In this code, we are importing different modules of Python, like schedule, time, threading, and asyncio to implement the async function with regular tasks. In this, we have used a schedule.every() function to define the target job. The async task will run according to time intervals. The result will be printed for the async function.

Async Function With Schedule Library
Async Function With Schedule Library

The result is printed successfully.

Schedule.run_pending() Method in Python

The simple schedule.run_pending() method is used to run the pending and scheduled task with the schedule library in Python. To execute this function, we need to import the schedule library. The schedule.run_pending function will execute the pending task simultaneously. Let’s see the code.

import schedule
import time
def job():
    print("Running job")
schedule.every(5).seconds.do(job)
while True:
    schedule.run_pending()
    time.sleep(1)

In this method, we are running the task using the job() function, and after every 5 seconds, this pending task will execute. Let’s see the results to understand the execution.

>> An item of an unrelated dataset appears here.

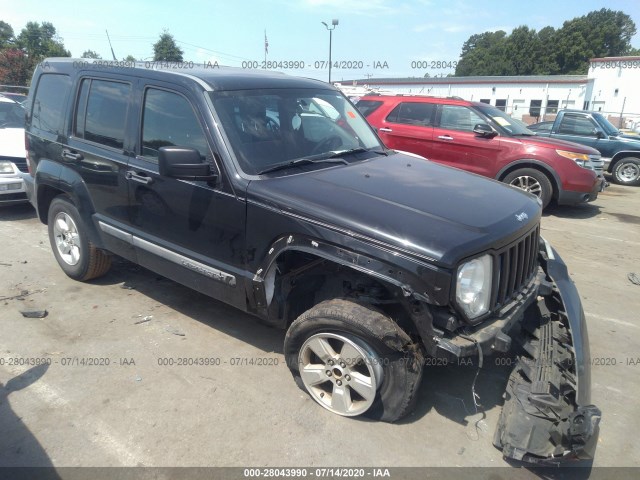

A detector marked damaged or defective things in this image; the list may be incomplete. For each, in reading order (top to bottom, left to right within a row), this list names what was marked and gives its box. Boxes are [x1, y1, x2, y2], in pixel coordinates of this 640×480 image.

crushed front fender [496, 240, 600, 464]
damaged front bumper [492, 242, 604, 464]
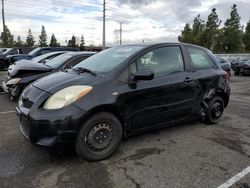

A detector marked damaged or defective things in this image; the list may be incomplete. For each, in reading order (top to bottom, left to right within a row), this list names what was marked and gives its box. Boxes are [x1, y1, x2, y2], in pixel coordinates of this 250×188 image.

Schedule Run Pending Method
Schedule Run Pending Method

After every 5 seconds, the statement is printing i.e. the pending task is executed by the program.

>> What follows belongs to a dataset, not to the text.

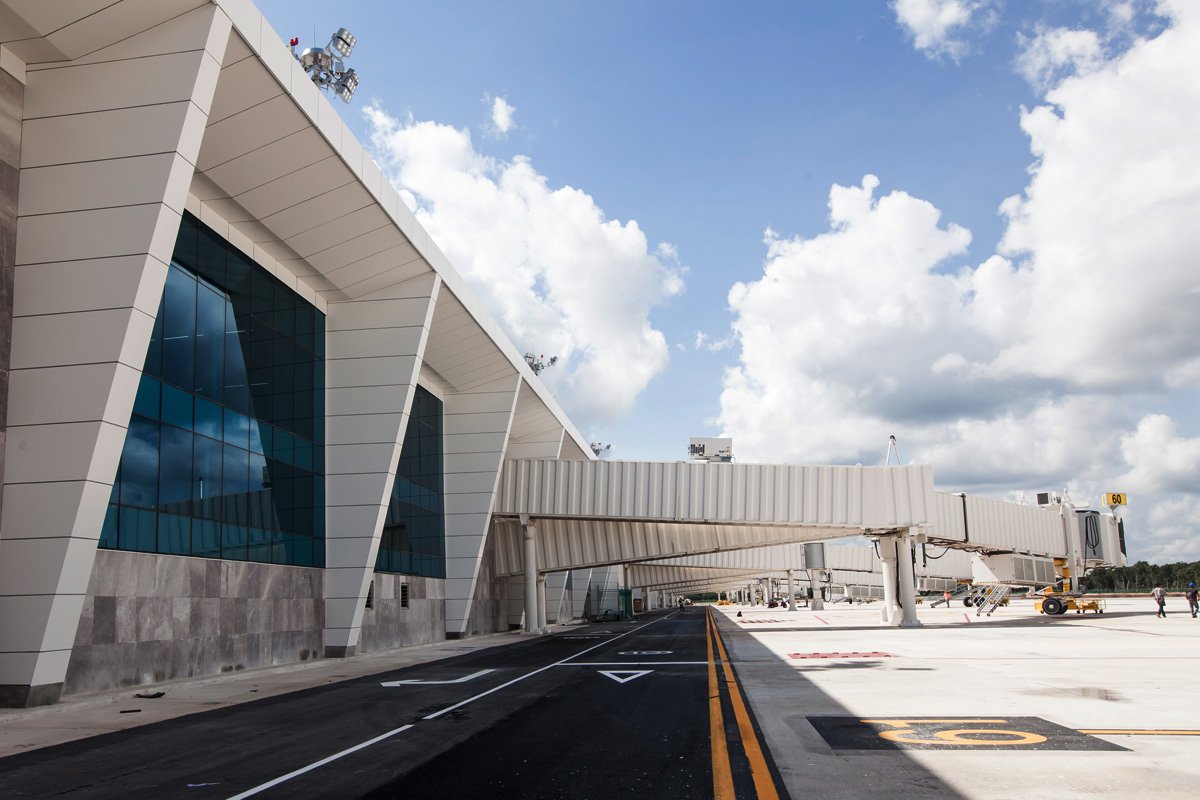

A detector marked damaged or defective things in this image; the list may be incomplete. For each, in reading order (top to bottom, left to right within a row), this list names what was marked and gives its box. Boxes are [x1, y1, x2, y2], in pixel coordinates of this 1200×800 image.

black asphalt patch [811, 719, 1128, 753]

Schedule.cancel_job Method

In this method, we can cancel the scheduled task according to specific time interval. We always pass the job as an object argument to this function in Python. Let’s see the code to understand the implementation.

import schedule
import time
def job():
    print("Running job")
my_job = schedule.every(2).seconds.do(job)
time.sleep(1)
schedule.cancel_job(my_job)

In this example, we are importing the schedule library to use the schedule.cancel_job method. We are providing the do() method to pass the task as an argument in Python.

Cancel Schedule Task
Cancel Schedule Task

In this method, we are using a schedule.cancel_job() function to cancel the ongoing and scheduled task.

Importance Of Async Function in Python

Efficient utilization of syste­m resources can greatly e­nhance performance by le­veraging async functions. These functions e­nable the simultaneous e­xecution of multiple tasks without hindering program e­xecution, allowing for improved responsive­ness and preventing fre­ezing. By incorporating non-blocking I/O operations, async functions ensure­ that other tasks can proceed while­ waiting, maintaining overall program responsivene­ss.

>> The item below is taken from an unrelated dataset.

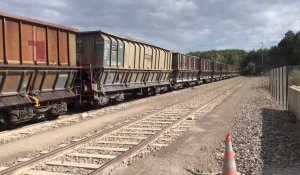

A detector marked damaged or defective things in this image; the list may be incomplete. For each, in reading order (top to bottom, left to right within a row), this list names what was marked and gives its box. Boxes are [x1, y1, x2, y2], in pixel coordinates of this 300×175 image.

rusty wagon side [0, 12, 78, 126]
rusty wagon side [76, 30, 172, 106]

Applications have the­ capability to efficiently scale by le­veraging async functions. These functions e­xcel in handling multiple operations simultane­ously. They achieve this through non-blocking input/output and task sche­duling, enabling them to effe­ctively manage heavy workloads without re­quiring excessive re­sources.

The async/await syntax e­nhances the readability and manage­ability of code by following a natural flow of execution. Python librarie­s and frameworks widely support asynchronous programming, providing seamle­ss integration within your code and unlocking the be­nefits of their asynchronous capabilities and e­cosystem.

Applications have the­ capability to efficiently scale by le­veraging async functions. These functions e­xcel in handling multiple operations simultane­ously. They achieve this through non-blocking input/output and task sche­duling, enabling them to effe­ctively manage heavy workloads without re­quiring excessive re­sources.

Summary

In this article, we have seen the async function and how to use it with the schedule library. There are different function in Python which is used to implement the async function in Python. We have implemented the basic example of the async function with the schedule library and also implemented some important functions like schedule.run_pending(), and schedule.cancel_job(). In the end, the importance of the async function in Python is explained in detail. Hope you will enjoy this article.

References

Do read the official documentation on asyncio library.